Question

If you are not knowledgeable in college algebra please let me know so I may move on more quickly. Thanks in advance!

Answer 1

The function we have is:

`f(x)=2x^6+4x^2+8`

To find the zeros of a polynomial function, we are looking for the numbers that meet the condition:

`2x^6+4x^2+8=0`

If we can't find any number or numbers that meet this condition, the function will not have any real solutions or zeros.

Let's analyze the equation:

`2x^6+4x^2+8=0`

The first term is

`2x^6`

since the exponent of the x is an even number (6), x^6 will always be positive (unless the value of x is 0).

To demonstrate this point we can see some examples:

`\begin{gathered} (-2)^6=(-2)(-2)(-2)(-2)(-2)(-2)=+64 \\ (-1)^6=(-1)(-1)(-1)(-1)(-1)(-1)=+1 \\ (2)^6=(2)(2)(2)(2)(2)(2)=+1 \end{gathered}`

as we can see, the result is a positive number.
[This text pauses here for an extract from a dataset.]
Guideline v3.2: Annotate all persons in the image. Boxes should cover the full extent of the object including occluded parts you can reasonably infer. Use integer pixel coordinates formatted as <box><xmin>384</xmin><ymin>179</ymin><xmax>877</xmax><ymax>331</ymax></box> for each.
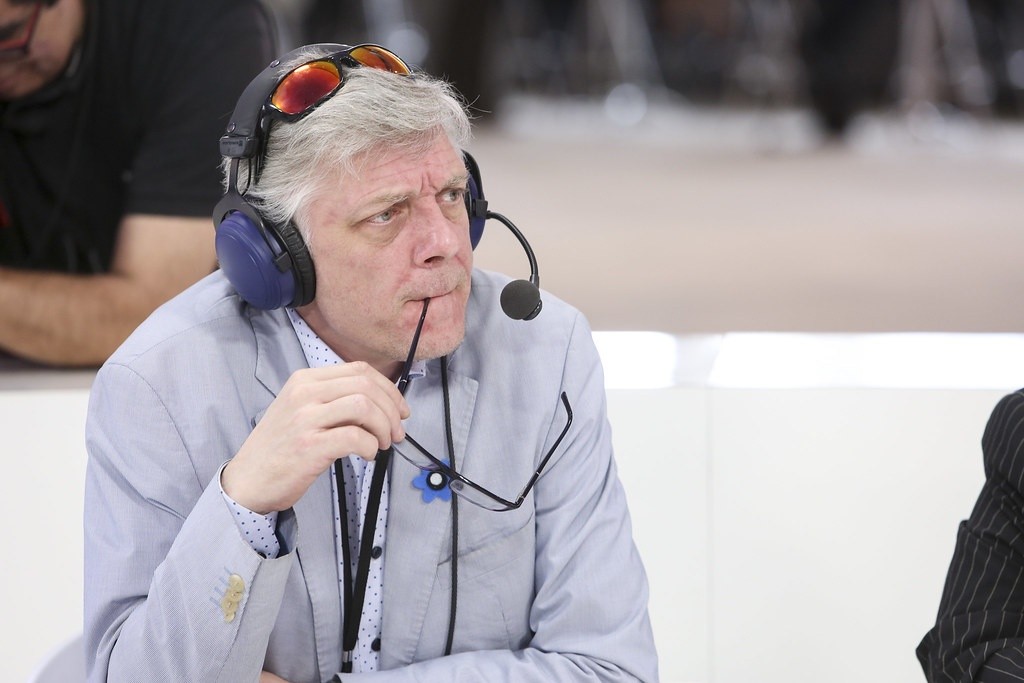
<box><xmin>81</xmin><ymin>43</ymin><xmax>658</xmax><ymax>683</ymax></box>
<box><xmin>914</xmin><ymin>389</ymin><xmax>1024</xmax><ymax>683</ymax></box>
<box><xmin>0</xmin><ymin>0</ymin><xmax>281</xmax><ymax>369</ymax></box>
So is x is not 0, x^6 will be positive.

The same happens with the second term: 4x^2, since the exponent of the x is an even number x^2 will be a positive number.
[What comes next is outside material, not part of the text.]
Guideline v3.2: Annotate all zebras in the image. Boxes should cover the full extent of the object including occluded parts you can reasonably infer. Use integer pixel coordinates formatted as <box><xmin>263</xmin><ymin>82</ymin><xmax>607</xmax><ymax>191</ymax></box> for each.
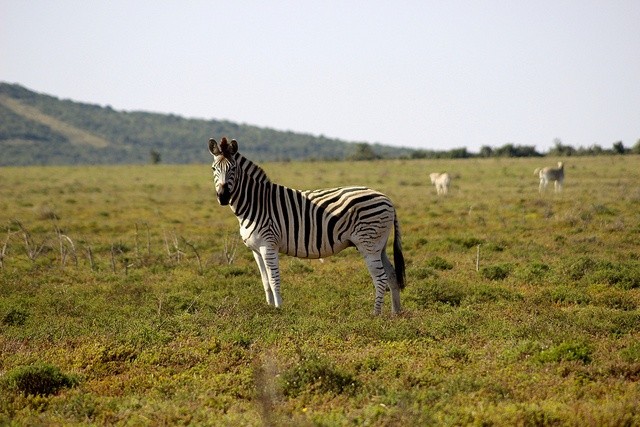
<box><xmin>208</xmin><ymin>137</ymin><xmax>406</xmax><ymax>316</ymax></box>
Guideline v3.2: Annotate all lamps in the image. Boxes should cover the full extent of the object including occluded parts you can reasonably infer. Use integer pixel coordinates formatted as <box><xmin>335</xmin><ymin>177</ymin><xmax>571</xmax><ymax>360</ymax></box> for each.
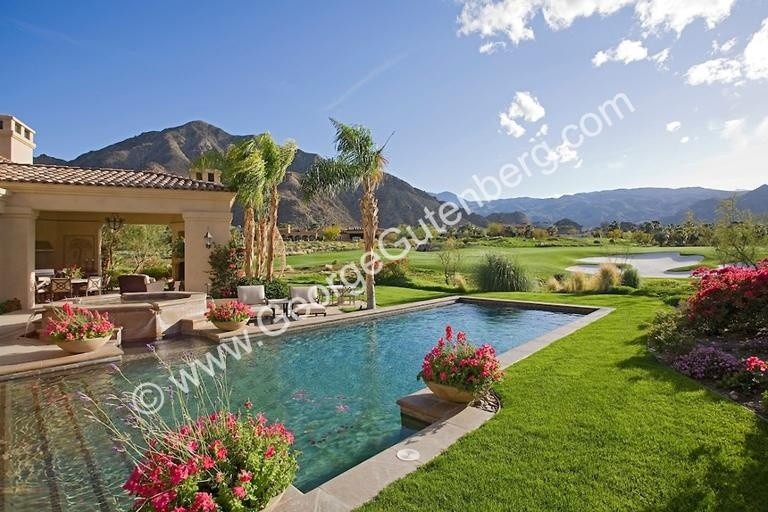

And the third term +8 is already a positive number.

Thus, the equation

`2x^6+4x^2+8=0`

cannot have a solution in which the sum of the three terms is 0, because all of the terms are positive numbers and the result will be greater than 0.

The only other option we can discard is 0, because:

`2(0)^6+4(0)^2+8=0+0+8=8`

The result is 8 and not 0. So 0 cannot be the solution, nor any other real number.